The VanEck Russia ETF, which this week announced that it was hitting pause on the creation of new shares, citing growing concerns around liquidity, was trading down 5.3% on Friday and off 65% for the week.
The weekly decline would mark the sharpest such fall for the exchange-traded fund since its creation in 2007 and comes as a number of Russia-related funds have suspended operations amid the crisis in Eastern Europe. RSX, referring to the VanEck’s ticker, trades on the Cboe Global Markets
Augmenting troubles for the Russia-specific ETFs, the London Stock Exchange on Thursday became the latest exchange to halt trading in Russian companies, as it announced the suspension of the secondary listings in more than 50 companies, including Gazprom, EN+ and Sberbank.
Trading in the iShares MSCI Russia ETF
which also is down more than 60% for the week, was halted by the Intercontinental Exchange
-owned NYSE Arca, as of 4 a.m. Eastern Time on Friday.
That announcement came after MSCI Inc. earlier this week said that Russia’s equity markets were uninvestable since Russia’s invasion of Ukraine on Feb. 24 and the sanctions that followed thereafter.
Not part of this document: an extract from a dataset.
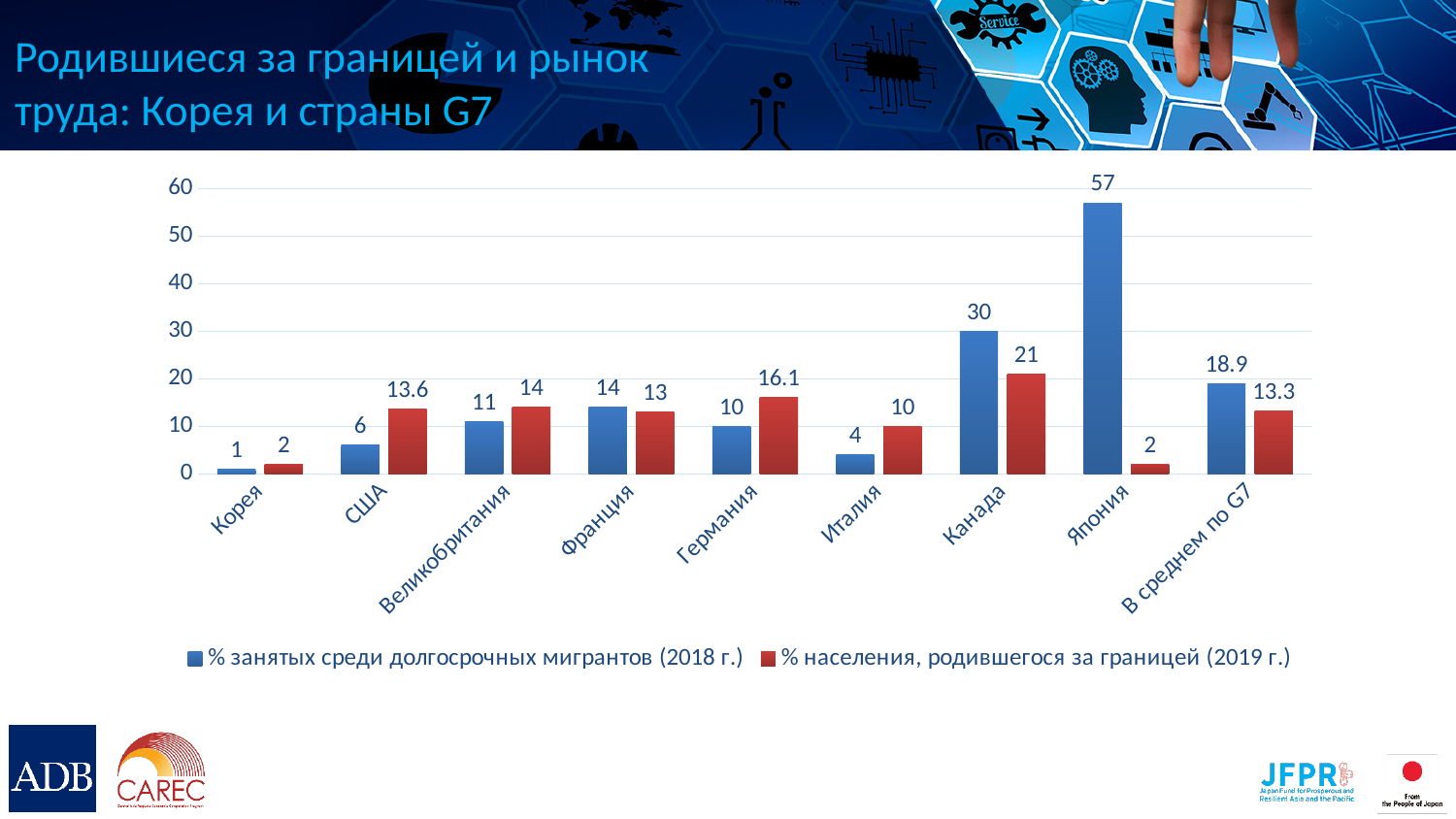
How many categories are shown on the x axis of the chart? 9 How many series does the legend list? 2 What is the value for В среднем по G7 in the series '% занятых среди долгосрочных мигрантов (2018 г.)'? 18.9 What colour are the bars for the series '% населения, родившегося за границей (2019 г.)'? red For США, which series has the larger value: '% занятых среди долгосрочных мигрантов (2018 г.)' or '% населения, родившегося за границей (2019 г.)'? % населения, родившегося за границей (2019 г.) What kind of chart is shown on the slide? bar chart Which category has the highest value in the series '% занятых среди долгосрочных мигрантов (2018 г.)'? Япония Is the value for Япония in the series '% занятых среди долгосрочных мигрантов (2018 г.)' greater or less than 50? greater What is the value for Германия in the series '% населения, родившегося за границей (2019 г.)'? 16.1 What is the difference between the two series values for Канада? 9 What is the value for Япония in the series '% занятых среди долгосрочных мигрантов (2018 г.)'? 57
“Due to ERUS’ concentrated exposure to Russian equities, the closure of the Russian stock market and MSCI’s decision to remove Russian securities from its Emerging Markets Indexes, BlackRock strongly supports NYSE Arca’s decision and is committed to protecting the best interests of ERUS shareholders,” said BlackRock Inc.
in a statement.
A request for comment from VanEck wasn’t immediately returned.
Russia’s attack on a nuclear power plant in southern Ukraine, which caused a fire that has since been extinguished, was raising some anxieties in the broader market. The Dow Jones Industrial Average
the S&P 500 index
and the Nasdaq Composite Index
were all trading sharply lower on Friday.